**Problem description:** Reproduce the records below exactly, but only between the lines holding "[camera trap, expert-labeled]" and "common name: domestic cow", inclusive.
^^^^
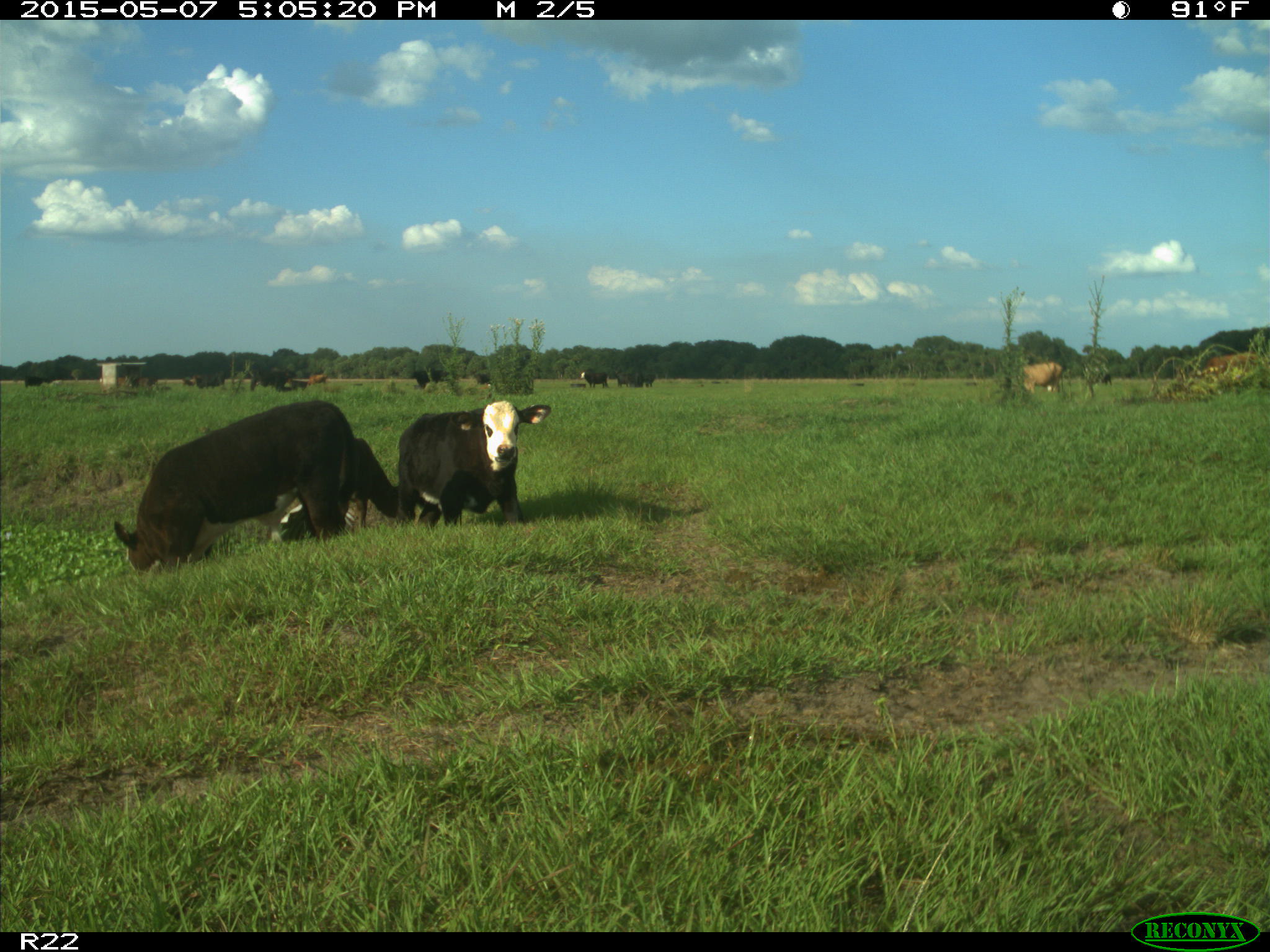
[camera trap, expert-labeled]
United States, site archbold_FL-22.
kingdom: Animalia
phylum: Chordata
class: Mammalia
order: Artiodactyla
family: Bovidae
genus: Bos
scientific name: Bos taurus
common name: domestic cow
^^^^
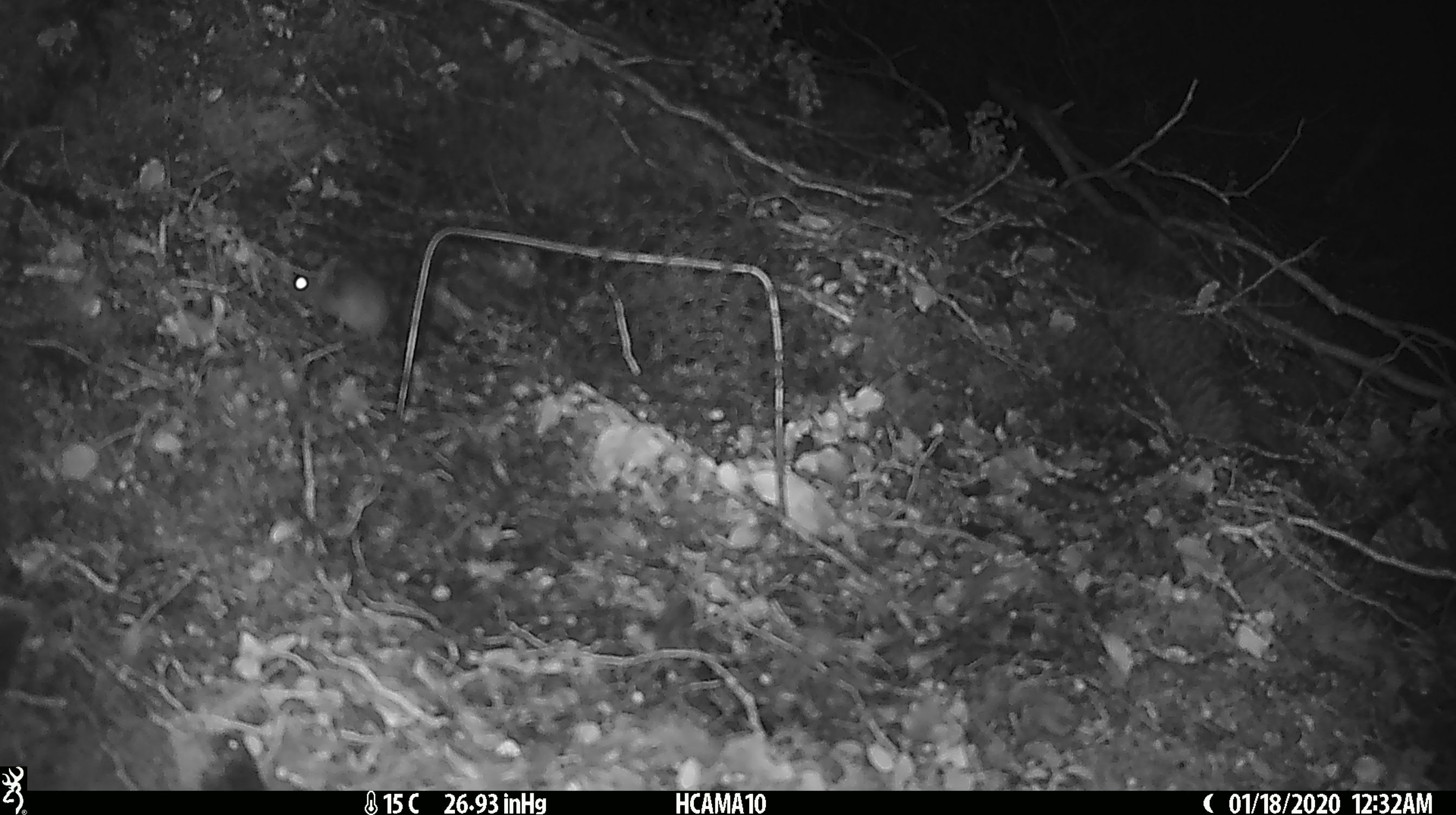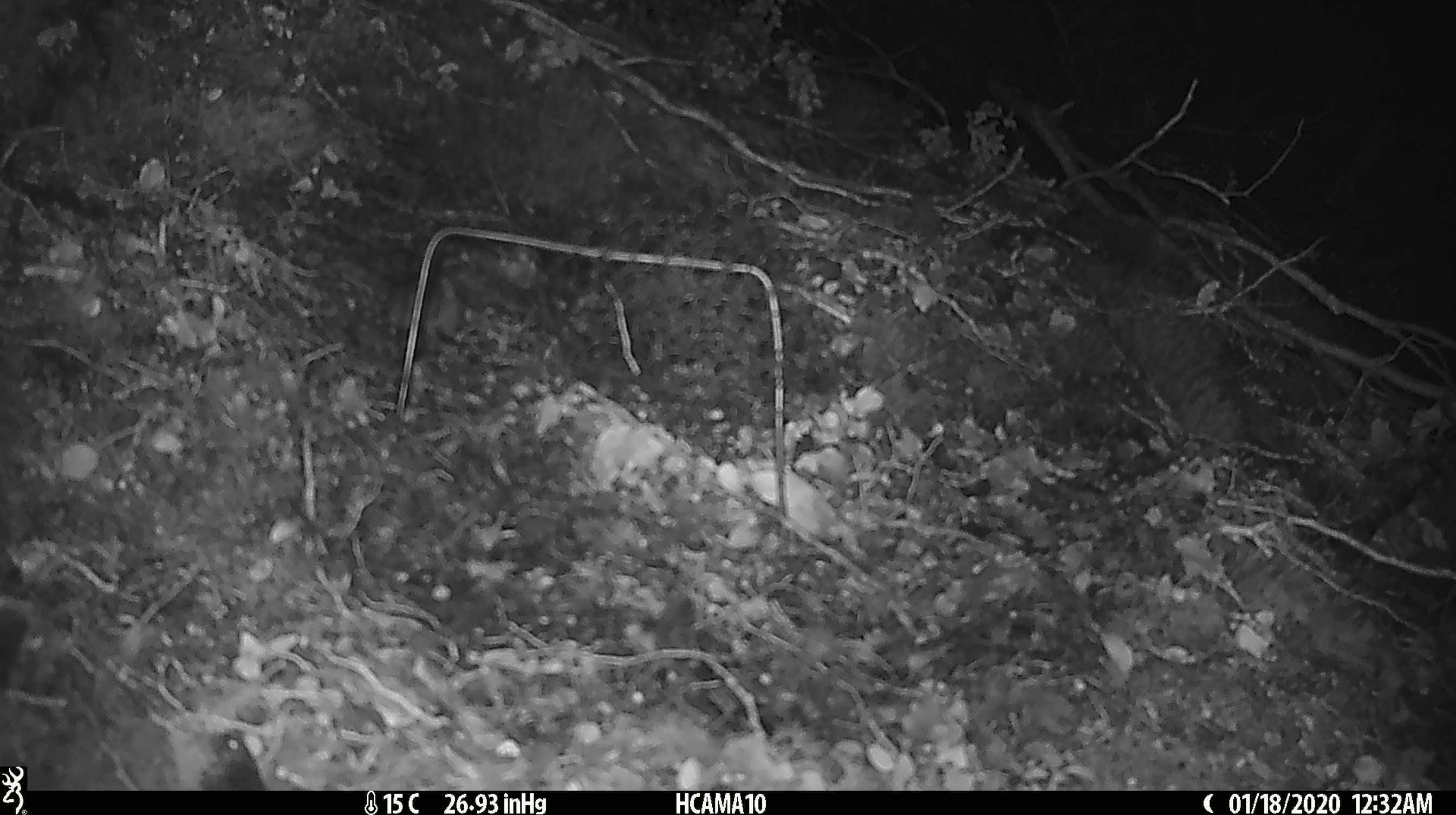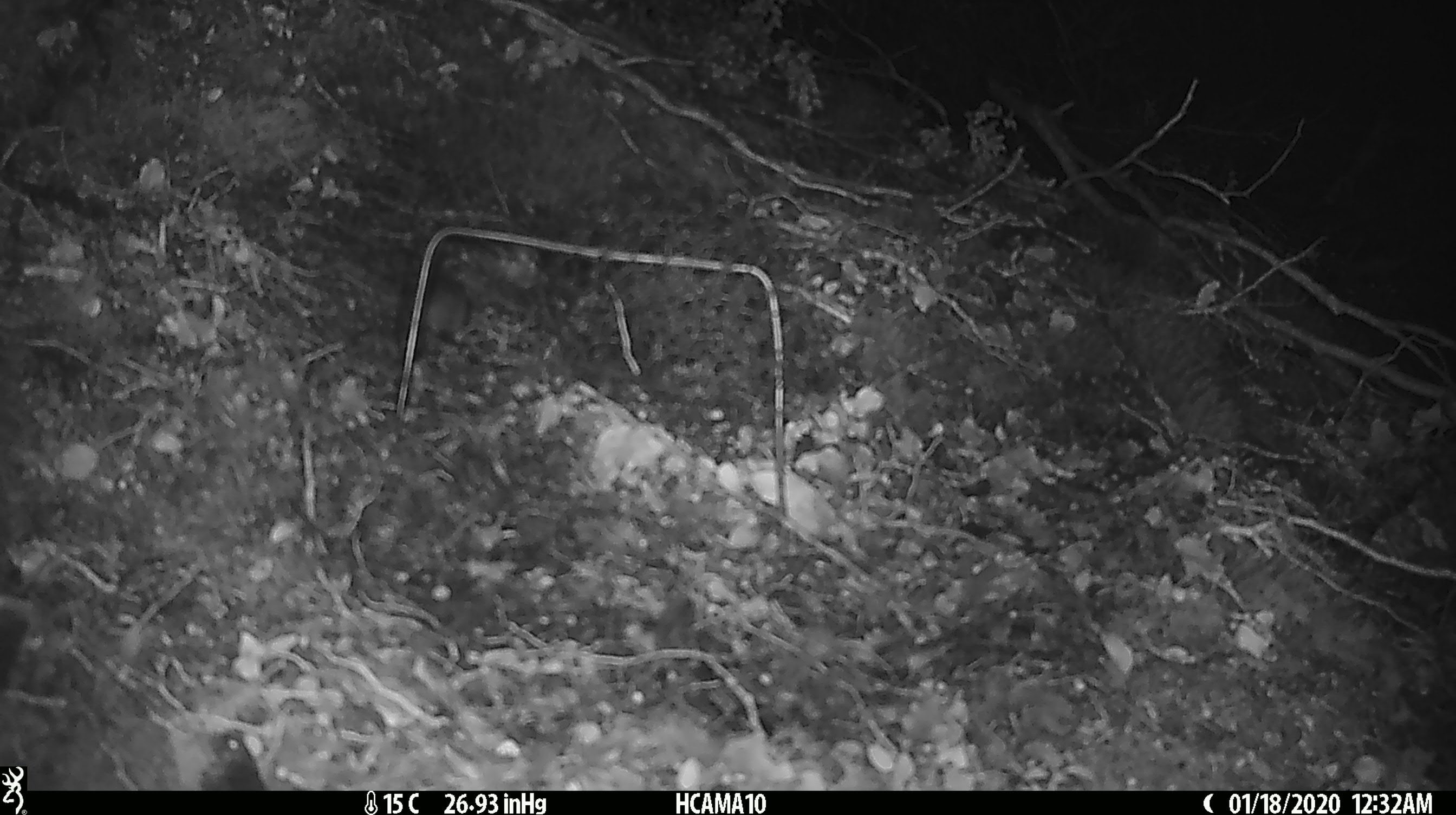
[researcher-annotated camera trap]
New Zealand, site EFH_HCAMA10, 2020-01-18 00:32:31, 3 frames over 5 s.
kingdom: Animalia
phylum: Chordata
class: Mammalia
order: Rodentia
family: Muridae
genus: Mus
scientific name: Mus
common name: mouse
^^^^
**Exercise solution:**
[camera trap, expert-labeled]
United States, site archbold_FL-22.
kingdom: Animalia
phylum: Chordata
class: Mammalia
order: Artiodactyla
family: Bovidae
genus: Bos
scientific name: Bos taurus
common name: domestic cow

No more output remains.